Schwierigkeitsgrad hoch angesetzt
Radenbach ergänzt zur Beruhigung der Anwesenden, dass er "im weiteren Verlauf des Abends nichts mehr auf Flämisch oder Niederländisch sagen wird." Aus Angst, sich zu blamieren. Da konzentriert sich der 44-Jährige doch eher auf seine Kernkompetenz, die er auch im sonstigen Berufsalltag den Schülern des Berufskollegs vermittelt: Kochen. Und dies ist auch notwendig, denn im Vergleich zum indonesisch geprägten Vorjahreskurs wird es an diesem Dienstagabend deutlich komplexer. Schon beim ersten Arbeitsschritt, dem Zerkleinern der Hähnchenschenkel, zeigen sich beim ein oder anderen Kursteilnehmer die ersten Probleme.

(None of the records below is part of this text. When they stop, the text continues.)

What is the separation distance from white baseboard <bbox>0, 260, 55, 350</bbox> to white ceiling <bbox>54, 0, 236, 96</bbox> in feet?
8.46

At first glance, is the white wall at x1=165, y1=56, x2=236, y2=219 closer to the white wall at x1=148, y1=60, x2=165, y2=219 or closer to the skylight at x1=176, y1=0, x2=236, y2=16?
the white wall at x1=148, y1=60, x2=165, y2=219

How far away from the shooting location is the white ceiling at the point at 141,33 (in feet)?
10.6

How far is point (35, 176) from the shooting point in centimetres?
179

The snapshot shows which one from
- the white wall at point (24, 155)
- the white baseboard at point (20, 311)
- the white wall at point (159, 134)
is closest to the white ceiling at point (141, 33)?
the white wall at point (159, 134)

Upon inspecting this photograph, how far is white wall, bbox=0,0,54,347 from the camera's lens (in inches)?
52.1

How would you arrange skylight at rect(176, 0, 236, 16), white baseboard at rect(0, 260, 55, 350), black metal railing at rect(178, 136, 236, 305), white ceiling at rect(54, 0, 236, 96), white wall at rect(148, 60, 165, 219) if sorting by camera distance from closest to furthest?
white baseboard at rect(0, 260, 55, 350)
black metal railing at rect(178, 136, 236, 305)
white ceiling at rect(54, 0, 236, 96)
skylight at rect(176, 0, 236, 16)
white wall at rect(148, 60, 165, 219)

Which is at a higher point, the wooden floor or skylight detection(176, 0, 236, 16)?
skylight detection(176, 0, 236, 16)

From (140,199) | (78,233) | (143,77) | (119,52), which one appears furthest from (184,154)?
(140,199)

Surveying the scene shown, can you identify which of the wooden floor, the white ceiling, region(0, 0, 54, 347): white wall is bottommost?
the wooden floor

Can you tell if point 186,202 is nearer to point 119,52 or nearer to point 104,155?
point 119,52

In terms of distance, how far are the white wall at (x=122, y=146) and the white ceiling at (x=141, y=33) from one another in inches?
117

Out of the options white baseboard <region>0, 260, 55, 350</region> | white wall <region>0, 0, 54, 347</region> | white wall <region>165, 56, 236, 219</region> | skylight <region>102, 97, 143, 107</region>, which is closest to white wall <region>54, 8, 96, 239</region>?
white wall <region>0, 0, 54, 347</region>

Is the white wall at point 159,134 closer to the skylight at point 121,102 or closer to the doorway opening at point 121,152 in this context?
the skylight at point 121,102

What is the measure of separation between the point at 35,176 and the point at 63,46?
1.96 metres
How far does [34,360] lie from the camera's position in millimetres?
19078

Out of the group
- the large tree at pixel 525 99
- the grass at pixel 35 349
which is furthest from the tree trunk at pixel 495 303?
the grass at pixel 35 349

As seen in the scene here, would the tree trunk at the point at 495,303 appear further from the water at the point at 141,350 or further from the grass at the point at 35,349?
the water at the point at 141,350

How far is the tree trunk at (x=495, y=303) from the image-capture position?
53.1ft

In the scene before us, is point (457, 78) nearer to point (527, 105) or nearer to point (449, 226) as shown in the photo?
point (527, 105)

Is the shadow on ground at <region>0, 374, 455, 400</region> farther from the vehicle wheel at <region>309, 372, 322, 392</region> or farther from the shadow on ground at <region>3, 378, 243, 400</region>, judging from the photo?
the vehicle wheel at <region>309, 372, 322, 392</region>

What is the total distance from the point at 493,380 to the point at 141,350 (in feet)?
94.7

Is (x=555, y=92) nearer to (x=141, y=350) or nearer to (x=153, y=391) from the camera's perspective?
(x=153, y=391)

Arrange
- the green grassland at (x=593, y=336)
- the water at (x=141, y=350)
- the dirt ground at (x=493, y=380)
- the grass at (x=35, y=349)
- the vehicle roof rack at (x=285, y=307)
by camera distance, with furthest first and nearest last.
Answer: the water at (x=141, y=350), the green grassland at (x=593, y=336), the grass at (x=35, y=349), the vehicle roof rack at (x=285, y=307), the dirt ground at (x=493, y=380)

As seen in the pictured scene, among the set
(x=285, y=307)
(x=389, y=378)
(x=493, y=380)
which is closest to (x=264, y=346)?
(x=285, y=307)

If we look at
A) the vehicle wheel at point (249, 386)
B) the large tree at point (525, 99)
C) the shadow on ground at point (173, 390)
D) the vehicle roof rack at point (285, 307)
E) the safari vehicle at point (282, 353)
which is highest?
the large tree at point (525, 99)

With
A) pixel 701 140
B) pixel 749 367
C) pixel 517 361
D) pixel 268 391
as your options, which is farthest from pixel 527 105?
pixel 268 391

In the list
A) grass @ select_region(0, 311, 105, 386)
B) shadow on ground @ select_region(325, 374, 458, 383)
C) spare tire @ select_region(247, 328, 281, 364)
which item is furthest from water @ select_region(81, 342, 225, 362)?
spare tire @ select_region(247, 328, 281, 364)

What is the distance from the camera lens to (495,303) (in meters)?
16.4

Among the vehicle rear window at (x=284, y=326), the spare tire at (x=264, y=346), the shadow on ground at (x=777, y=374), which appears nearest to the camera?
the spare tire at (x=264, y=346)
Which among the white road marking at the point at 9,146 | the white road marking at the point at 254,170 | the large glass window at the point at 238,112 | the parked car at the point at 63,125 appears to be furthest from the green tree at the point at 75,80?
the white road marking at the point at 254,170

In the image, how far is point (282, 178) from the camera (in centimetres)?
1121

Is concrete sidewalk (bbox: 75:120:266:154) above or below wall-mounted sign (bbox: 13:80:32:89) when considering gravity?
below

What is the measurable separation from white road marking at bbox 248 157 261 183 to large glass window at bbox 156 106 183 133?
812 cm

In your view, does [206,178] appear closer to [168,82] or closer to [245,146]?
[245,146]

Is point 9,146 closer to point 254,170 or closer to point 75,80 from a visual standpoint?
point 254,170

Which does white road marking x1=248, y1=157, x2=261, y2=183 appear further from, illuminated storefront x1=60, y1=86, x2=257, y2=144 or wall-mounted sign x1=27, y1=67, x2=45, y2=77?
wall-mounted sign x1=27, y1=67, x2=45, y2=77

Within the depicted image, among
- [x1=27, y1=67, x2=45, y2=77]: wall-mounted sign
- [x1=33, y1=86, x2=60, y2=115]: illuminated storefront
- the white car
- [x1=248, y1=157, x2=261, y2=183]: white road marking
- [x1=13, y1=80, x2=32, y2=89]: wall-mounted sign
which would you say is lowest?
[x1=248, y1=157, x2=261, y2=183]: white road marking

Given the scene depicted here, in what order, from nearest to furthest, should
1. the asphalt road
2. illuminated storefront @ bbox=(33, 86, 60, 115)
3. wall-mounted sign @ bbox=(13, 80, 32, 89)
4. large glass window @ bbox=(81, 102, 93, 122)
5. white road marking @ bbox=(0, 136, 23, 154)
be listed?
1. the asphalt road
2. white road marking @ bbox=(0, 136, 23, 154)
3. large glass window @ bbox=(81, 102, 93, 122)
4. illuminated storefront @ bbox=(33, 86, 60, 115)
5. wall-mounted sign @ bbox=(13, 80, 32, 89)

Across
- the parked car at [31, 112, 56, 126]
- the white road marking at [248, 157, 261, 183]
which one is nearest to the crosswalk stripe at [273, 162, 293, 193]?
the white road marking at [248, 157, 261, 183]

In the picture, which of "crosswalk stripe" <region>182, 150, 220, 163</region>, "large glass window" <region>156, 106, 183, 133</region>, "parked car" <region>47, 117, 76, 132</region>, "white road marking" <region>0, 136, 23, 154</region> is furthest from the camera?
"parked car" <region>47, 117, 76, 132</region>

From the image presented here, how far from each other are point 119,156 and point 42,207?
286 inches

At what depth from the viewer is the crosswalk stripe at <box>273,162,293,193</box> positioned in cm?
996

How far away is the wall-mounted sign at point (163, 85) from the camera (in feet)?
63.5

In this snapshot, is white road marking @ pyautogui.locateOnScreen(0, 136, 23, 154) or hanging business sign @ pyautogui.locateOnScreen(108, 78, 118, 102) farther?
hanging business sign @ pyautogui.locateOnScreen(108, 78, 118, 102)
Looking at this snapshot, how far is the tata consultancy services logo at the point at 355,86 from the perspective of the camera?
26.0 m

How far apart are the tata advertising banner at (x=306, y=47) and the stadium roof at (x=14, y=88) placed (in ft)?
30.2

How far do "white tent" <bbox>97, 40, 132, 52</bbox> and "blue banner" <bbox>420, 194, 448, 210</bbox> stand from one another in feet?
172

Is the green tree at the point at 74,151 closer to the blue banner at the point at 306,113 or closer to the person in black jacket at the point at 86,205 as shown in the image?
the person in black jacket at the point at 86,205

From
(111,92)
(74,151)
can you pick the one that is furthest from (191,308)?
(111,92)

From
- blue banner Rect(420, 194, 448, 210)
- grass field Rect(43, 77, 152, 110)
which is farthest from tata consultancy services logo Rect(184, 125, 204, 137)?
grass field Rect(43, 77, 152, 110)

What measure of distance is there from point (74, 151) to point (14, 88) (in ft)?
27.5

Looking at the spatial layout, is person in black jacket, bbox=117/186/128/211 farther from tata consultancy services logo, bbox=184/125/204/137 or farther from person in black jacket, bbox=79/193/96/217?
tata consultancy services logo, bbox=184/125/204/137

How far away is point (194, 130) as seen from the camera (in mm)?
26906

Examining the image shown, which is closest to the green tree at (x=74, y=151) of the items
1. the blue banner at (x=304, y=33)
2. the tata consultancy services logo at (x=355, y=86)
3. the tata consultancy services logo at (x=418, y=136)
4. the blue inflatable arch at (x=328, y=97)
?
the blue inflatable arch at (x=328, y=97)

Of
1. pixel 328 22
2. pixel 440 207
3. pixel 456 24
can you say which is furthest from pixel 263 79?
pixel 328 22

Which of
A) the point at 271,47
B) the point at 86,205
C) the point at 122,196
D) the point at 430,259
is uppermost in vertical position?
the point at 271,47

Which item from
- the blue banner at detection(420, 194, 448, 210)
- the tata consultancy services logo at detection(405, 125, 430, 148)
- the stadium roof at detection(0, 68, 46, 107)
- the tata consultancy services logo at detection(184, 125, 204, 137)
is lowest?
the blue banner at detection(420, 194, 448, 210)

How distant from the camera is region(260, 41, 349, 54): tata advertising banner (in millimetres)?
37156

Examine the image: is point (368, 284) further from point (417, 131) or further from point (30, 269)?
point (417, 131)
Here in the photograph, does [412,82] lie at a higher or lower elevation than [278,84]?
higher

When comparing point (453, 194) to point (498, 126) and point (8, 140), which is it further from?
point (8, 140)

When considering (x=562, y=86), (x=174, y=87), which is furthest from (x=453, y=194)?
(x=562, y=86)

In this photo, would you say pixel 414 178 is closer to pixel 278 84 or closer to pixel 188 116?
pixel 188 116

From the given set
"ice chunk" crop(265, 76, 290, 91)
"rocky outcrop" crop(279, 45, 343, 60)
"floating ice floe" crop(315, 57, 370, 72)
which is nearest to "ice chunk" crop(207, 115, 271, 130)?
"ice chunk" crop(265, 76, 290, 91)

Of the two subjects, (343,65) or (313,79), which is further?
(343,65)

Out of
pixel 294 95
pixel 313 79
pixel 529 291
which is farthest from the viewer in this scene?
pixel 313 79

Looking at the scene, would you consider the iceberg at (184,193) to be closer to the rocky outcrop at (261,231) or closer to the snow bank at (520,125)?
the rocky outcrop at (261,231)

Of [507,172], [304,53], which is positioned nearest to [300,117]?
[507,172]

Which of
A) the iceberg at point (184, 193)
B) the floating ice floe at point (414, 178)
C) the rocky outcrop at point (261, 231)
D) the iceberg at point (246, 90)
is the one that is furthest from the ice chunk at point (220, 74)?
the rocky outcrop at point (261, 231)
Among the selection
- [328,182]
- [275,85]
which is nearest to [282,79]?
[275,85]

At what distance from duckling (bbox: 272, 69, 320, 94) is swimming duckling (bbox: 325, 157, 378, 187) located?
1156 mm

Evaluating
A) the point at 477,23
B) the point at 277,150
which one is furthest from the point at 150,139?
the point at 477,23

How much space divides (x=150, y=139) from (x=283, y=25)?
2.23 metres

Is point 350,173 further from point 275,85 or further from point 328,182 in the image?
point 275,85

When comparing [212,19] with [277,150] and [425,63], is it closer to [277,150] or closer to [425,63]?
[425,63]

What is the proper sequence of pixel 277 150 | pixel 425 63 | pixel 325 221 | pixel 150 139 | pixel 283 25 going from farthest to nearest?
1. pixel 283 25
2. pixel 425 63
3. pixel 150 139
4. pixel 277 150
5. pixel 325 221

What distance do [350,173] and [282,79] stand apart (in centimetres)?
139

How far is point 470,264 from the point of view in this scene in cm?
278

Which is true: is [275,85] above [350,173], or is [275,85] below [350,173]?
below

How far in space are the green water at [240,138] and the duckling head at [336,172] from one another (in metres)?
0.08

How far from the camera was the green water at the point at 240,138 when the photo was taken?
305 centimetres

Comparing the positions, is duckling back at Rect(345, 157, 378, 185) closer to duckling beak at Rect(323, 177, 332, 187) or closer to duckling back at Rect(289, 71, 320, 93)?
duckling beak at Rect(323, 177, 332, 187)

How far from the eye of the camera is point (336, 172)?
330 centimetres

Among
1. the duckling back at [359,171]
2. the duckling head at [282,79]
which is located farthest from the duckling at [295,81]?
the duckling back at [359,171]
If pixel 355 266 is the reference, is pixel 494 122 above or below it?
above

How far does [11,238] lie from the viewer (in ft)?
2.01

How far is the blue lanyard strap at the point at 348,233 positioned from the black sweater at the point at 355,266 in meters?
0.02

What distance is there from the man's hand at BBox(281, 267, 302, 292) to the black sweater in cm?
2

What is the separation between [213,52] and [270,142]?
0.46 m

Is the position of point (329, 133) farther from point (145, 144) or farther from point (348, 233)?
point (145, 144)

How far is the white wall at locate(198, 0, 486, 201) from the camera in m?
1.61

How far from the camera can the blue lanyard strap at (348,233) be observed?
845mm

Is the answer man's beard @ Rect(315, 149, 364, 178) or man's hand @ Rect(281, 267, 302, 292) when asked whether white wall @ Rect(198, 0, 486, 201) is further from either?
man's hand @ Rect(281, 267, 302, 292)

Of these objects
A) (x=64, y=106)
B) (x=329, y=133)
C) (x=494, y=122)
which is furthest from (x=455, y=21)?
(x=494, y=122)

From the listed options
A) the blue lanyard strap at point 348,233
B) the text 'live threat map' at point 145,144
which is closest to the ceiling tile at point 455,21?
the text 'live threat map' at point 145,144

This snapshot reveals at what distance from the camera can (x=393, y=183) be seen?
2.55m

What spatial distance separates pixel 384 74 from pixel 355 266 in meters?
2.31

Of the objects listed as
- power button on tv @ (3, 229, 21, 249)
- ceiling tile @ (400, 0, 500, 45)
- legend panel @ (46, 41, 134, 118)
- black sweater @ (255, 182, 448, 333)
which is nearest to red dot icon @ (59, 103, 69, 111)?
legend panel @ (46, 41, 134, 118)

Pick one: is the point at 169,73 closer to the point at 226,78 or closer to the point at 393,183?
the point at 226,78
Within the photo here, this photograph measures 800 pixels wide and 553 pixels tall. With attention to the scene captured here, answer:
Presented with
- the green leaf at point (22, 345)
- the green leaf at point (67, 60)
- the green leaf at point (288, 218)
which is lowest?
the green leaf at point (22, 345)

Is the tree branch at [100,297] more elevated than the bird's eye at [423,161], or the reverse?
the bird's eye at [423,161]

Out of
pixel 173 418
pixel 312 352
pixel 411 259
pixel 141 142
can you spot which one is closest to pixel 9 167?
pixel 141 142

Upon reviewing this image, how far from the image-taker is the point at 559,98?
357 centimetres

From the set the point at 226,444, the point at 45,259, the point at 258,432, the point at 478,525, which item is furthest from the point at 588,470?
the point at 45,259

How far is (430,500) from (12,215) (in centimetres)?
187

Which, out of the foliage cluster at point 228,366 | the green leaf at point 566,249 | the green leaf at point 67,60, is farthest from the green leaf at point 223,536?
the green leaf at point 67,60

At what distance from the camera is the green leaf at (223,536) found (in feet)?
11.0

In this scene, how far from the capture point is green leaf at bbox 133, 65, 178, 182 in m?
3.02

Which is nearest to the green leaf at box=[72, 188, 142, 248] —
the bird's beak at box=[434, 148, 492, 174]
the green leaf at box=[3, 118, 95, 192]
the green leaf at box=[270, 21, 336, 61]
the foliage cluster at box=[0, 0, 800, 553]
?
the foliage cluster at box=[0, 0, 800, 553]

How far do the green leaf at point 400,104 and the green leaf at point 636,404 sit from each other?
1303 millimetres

Nicht so bei Karl-Heinz Roth, einer der zahlreichen "Wiederholungstäter", die Hans-Christian Radenbach immer wieder in seiner Schulküche begrüßen kann. "Ich bin schon fünf, sechs Jahre regelmäßig hier. Mittlerweile lässt mich meine Frau in der Küche schon alleine", grinst der Hobbykoch, der extra aus Netphen angereist ist.
Manche lassen sich aber auch einfach mal mitschleifen. Gerd Hundt, der zum ersten Mal dabei ist, macht beispielsweise gute Miene zum bösen Spiel. "Ich wollte eigentlich gar nicht mit, das war ein Missverständnis", gesteht er im Beisein seiner Frau Bärbel, die parallel mit Frohmut und Tatendrang bei der Sache ist. "In 14 Tagen fahren wir zu Freunden nach Belgien in den Urlaub. Und vielleicht können wir denen ja noch etwas beibringen", lacht sie. Radenbach zeigt sich unterdessen bemüht, auch die blutigen Anfänger mit lockeren Sprüchen bei Laune zu halten. "Die Hähnchen bitte ohne Finger in die Töpfe geben" – diesen Rat befolgten zum Glück alle Beteiligten.
Nach anderthalb Stunden trägt der Fleiß dann erste Früchte. Oder besser: Bällchen. Der Endivienstampf mit Bitterballen ist verzehrfertig, das Vertrauen in die eigenen Kochkünste ist aber vorerst noch rudimentär ausgeprägt. "Mal gucken. Wenn es schmeckt, kochen wir es zuhause nach", sagt Iris Kocherscheidt. Und tatsächlich sind sich alle einig: Es schmeckt. Bei diesem Gericht keine Selbstverständlichkeit, weiß Radenbach: "Bei Bitterballen, die man so irgendwo kaufen kann, will ich nicht wissen, was da immer so drin ist."
Der größte Gaumenspaß für Gourmets sollte aber noch folgen. "Carbonade flamande" – ein Rinderfiletsteak auf Biersoße. Der Profikoch empfiehlt: "Die Soße ruhig auch mal mit Lebkuchen binden" – und sorgt damit einmal mehr für verblüffte Blicke. Doch auch diese Mühe sollte sich lohnen. Angereichert mit Fritten (was auch sonst?), Mayonnaise und geschmortem Chicoree, gibt das edle Fleisch einen vorzüglichen Hauptgang ab. Radenbach hält sich beim Verzehr aber vornehm zurück. "Ich habe vorhin schon drei Kurse durchgefüttert, irgendwann muss es auch mal gut sein", sagt er.
Doch ein wenig Platz im Magen zu lassen, war empfehlenswert. Schließlich gab es ja noch ein Dessert zu verputzen. Da eignen sich Poffertjes natürlich perfekt, den fluffigen Teig für die Mini-Pfannkuchen hatten Teile der Gruppe schon zu Beginn des Abends vorbereitet.
Nächstes Jahr wieder Hahn?
Am Ende sind sich alle einig, dass sie im nächsten Jahr wiederkommen wollen. Dann wird sich Radenbach der Herausforderung stellen, im Rahmen des Literaturpflasters ein französischen Menü zu basteln. Dies im Übrigen ganz ohne Frösche. "Coq-au-vin und Bouillabaisse bieten sich natürlich an", weiß er. Und vielleicht kommt sogar Gerd Hundt dann freiwillig mit. Denn ausgezeichnet geschmeckt hat es auch ihm.